Further Down The Road (Paved With Good Intentions)
Jared Taylor, VDARE, July 14, 2005
[Peter Brimelow writes: We’ve said repeatedly that VDARE.COM is not a White Nationalist webzine — but that we do publish White Nationalists because we regard their focus on white interests as at least as legitimate as Black Nationalism, Hispanic Nationalism, Zionism, etc. . . and as an inevitable development in the Brave New America created by mass immigration.
Jared Taylor, Editor of American Renaissance, is perhaps the most brilliant and accomplished figure among White Nationalists. We post here a shortened version of his Preface to the new edition of his 1992 book Paved With Good Intentions: The Failure Of Race Relations In Contemporary America, which has been out of print since 2001.
As Taylor says, he did not make his full position clear in 1992. But his demonstration that whites could not really be blamed for the plight of blacks was still radical.
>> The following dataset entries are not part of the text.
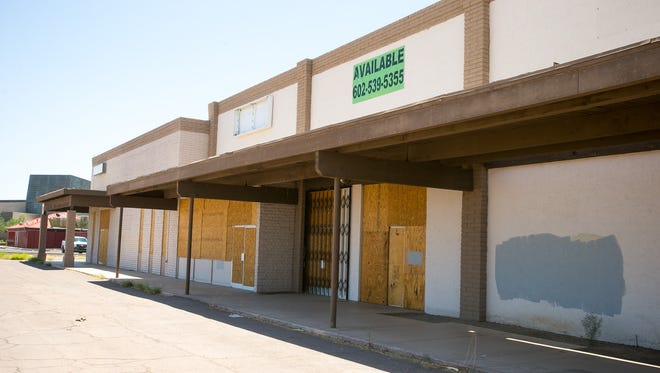 The boarded-up storefront of an old Smitty's grocery store in downtown Peoria.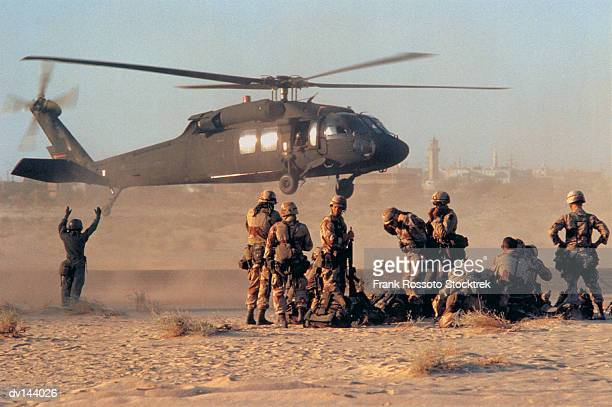 Military helicopter landing in desert as group of soldiers watching
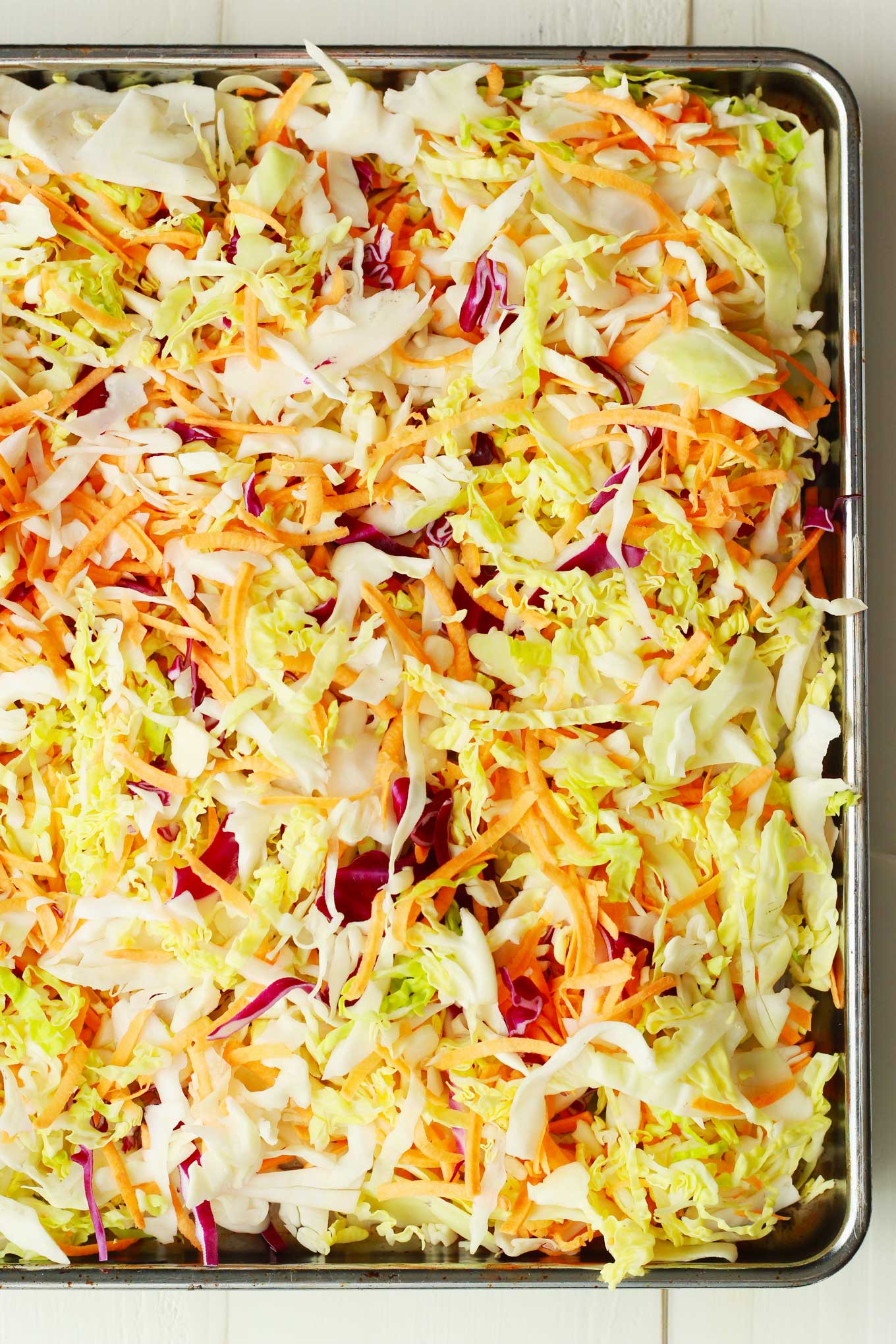 Roasted Winter Slaw | Shredded cabbage and sweet potatoes are roasted to savory side dish perfection in 20 minutes! Vegan, gluten-free, plant-based | http://eatwithinyourmeans.com
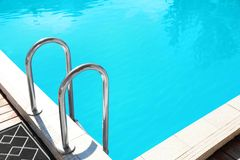 Modern swimming pool with step ladder. Outdoors stock photography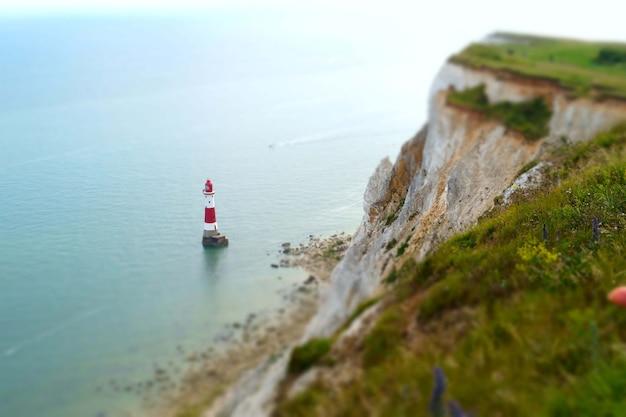 崖の近くの穏やかな海の灯台の美しいショット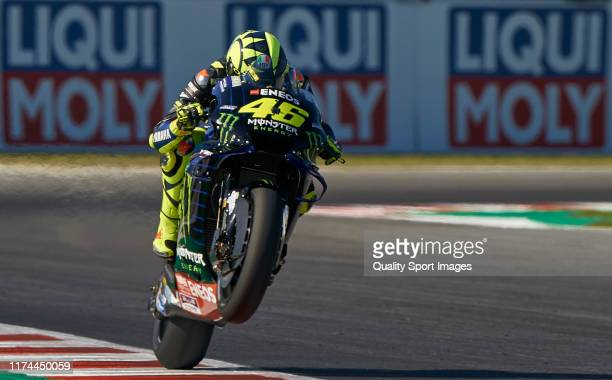 Valentino Rossi of Italy and Yamaha Factory Racing lifts the front wheel during free practice for the MotoGP of San Marino at Misano World Circuit on...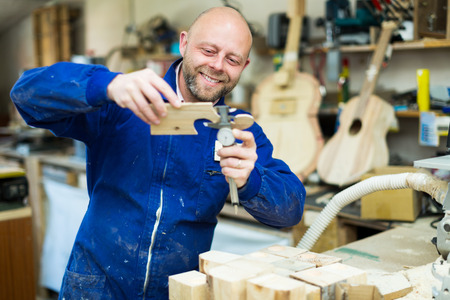 Happy male craftsman working with unfinished guitar indoors photo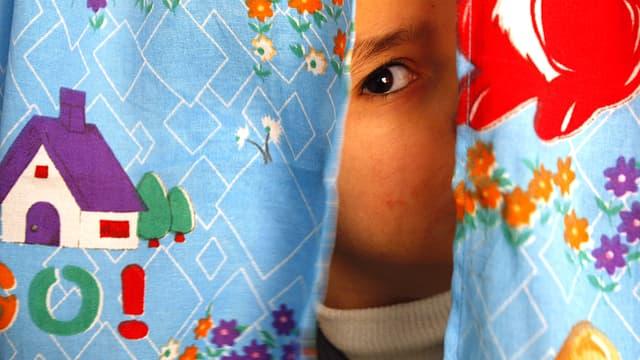 Ein autistisches Kind schaut vorsichtig hinter einem bunten Kindervorhang hervor.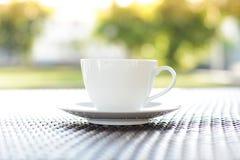 Φλυτζάνι καφέ στον πίνακα με το θολωμένο πράσινο υπόβαθρο φύσης στοκ φωτογραφία με δικαίωμα ελεύθερης χρήσης
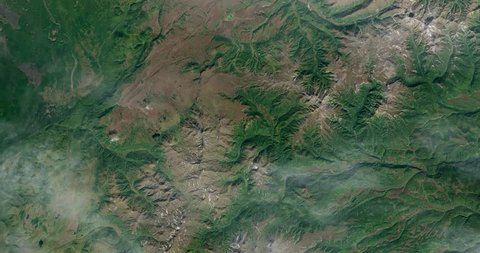 Very high-altitude overflight aerial of volcanic tundra, Kamchatka peninsula, Russia. Clip loops and is reversible. Elements of this image furnished by NASA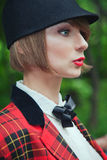 Close-up portrait in profile of beautiful young woman in horsewo Royalty Free Stock Photo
More than a decade later, he feels the debate has moved significantly his way.
This appears to contrast with the pessimism Steve Sailer and I expressed last year on the tenth anniversary of The Bell Curve. We felt the scandalous treatment of Charles Murray and Richard J. Herrnstein has had a real chilling effect on discussions of race, even — especially — in “conservative” publications.
I think that Taylor is right about what might be called the “esoteric” debate — among colleagues, in the technical literature. Indeed, Clint Bolick, one of Taylor’s Establishment conservative critics made this point to me, ruefully, with regard to Taylor’s influence on the movement to which we then both thought we belonged, within months of writing a negative review.
The public debate has become more constrained, if anything. But then, there is no public debate anymore. Even liberals don’t make Kerner Commission-type arguments about the effects of “white racism” today. They don’t make any arguments at all.
It almost seems to me — and I’ve been following this subject since doing American Studies at college in England several hundred years ago — that everybody in the U.S., left and right, has just plain flat-out gotten bored with African Americans and their problems. That’s why no-one except VDARE.COM’s Ed Rubenstein has pointed out that black unemployment has actually risen during this recovery. It’s why immigrants in general, and Hispanics in particular, are now the cause of choice.
You can buy Paved With Good Intentions through Amazon, but Jared makes more money if you buy it direct.
Why read a book that first appeared in 1992? I believe there are two reasons.
- First, it is still an eye-opening account of a series of terrible mistakes we have made with regard to one of the most sensitive and difficult aspects of our nation’s history. Some of the characters in America’s continuing racial drama have changed since 1992, but a surprising number have not, and the empty sloganeering that passes for public discourse has slackened only a little.
I made a number of compromises in order to have this book published, but the compromises lie mainly in what I did not write. I think most of what I did write stands up well more than a decade later.
Many readers of this book have told me it angered them, enlightened them, and in some cases shifted their thinking substantially. I would like to think it still has that power.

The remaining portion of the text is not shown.